We then turn to quantum droplets and develop a variational approach for their coupled dynamics. Stationary droplet parameters are obtained via the variational method and imaginary-time simulations, and we verify their stability in direct numerical simulations. The VA predicted profiles match the numerically computed QDs with high accuracy. We also derive analytic expressions for the Josephson frequencies in both the zero- and \(\pi\)-phase droplet regimes and confirmed these against numerical simulations. For smaller particle numbers, the variational approach results for the Josephson oscillations agree well with numerics. For larger particle numbers, the values of the predicted frequencies can differ by orders of magnitude, but the qualitative trends remain consistent, so we rely primarily on numerical simulations in that regime.

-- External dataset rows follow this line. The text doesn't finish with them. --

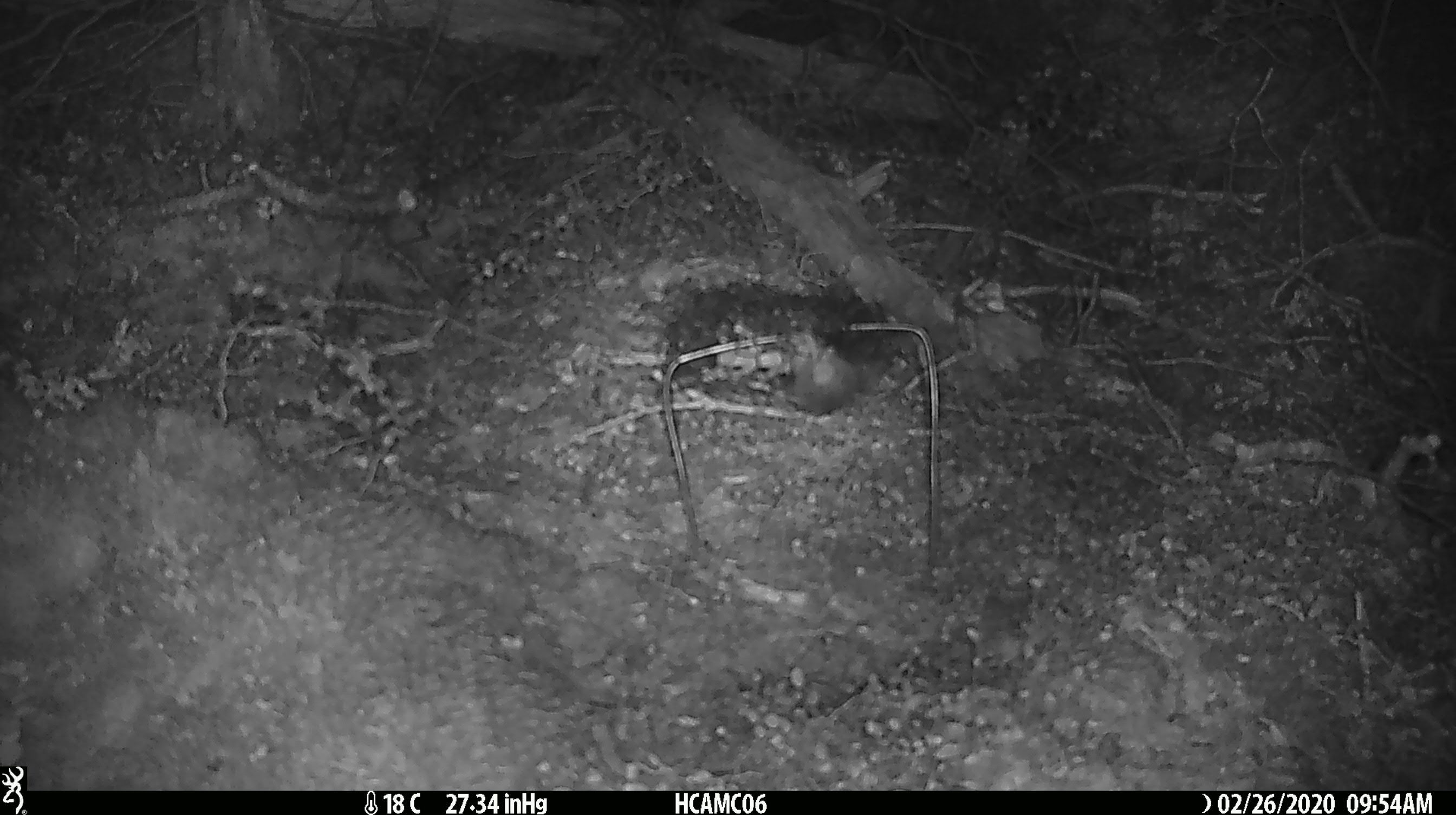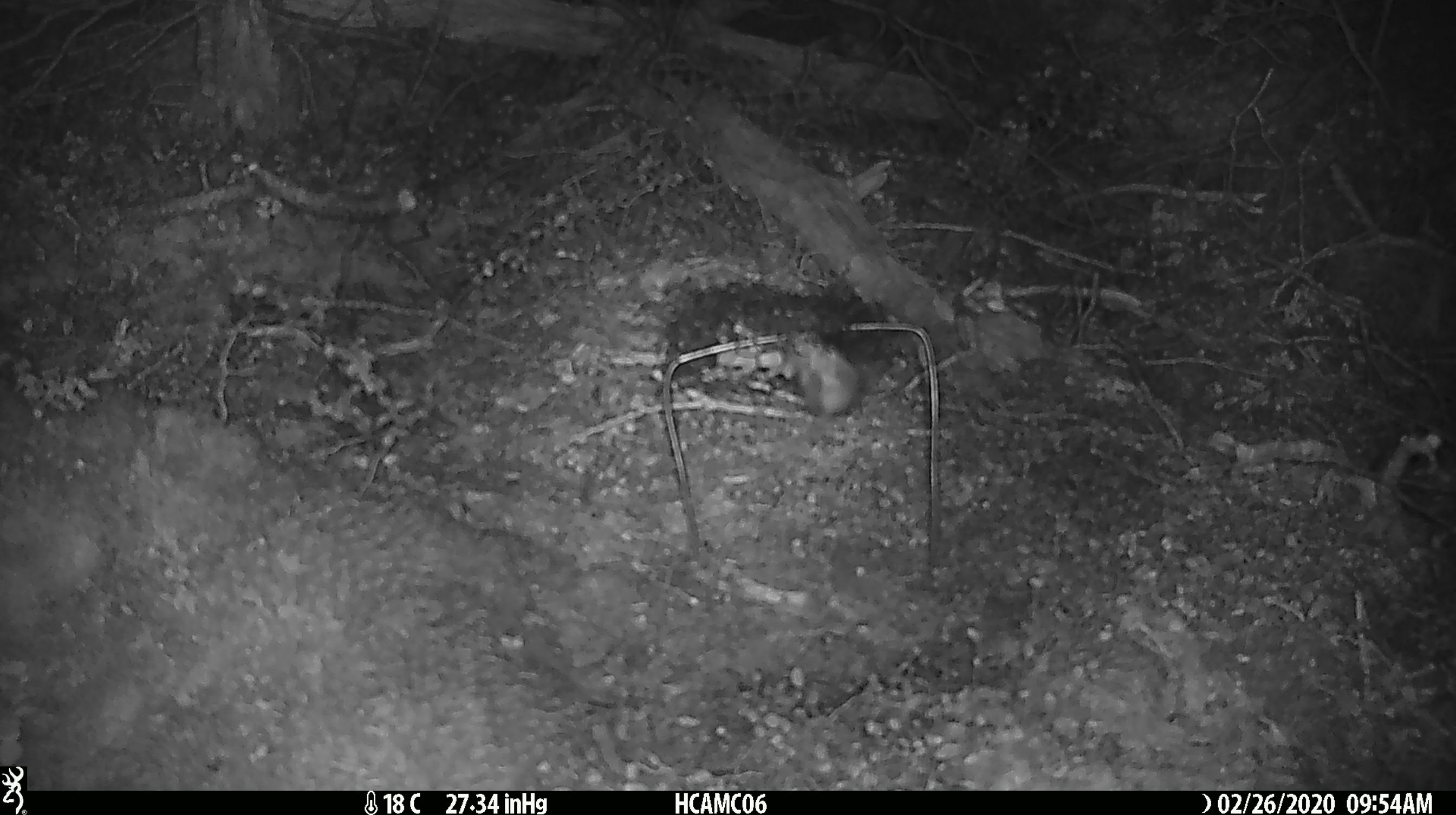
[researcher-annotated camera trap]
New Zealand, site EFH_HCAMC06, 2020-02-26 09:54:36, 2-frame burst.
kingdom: Animalia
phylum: Chordata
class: Mammalia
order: Rodentia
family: Muridae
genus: Mus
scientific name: Mus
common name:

In the \(\pi\) phase for quantum droplet tunnelling, we observe that the two droplets split in opposite directions after roughly \(6-7\) oscillation periods. This splitting is explained by evaluating the droplet-droplet interaction energies. In numerical simulations, we map the critical linear coupling that separates Josephson and self-trapped regimes as the particle number varies. Finally, in the two-core geometry, we examine inter-droplet interactions and find numerical signatures consistent with the Andreev-Bashkin superfluid drag effect.
8 Acknowledgments↩︎
This work has been supported from the State Budget of the Republic of Uzbekistan (Grant No. 2025 year award).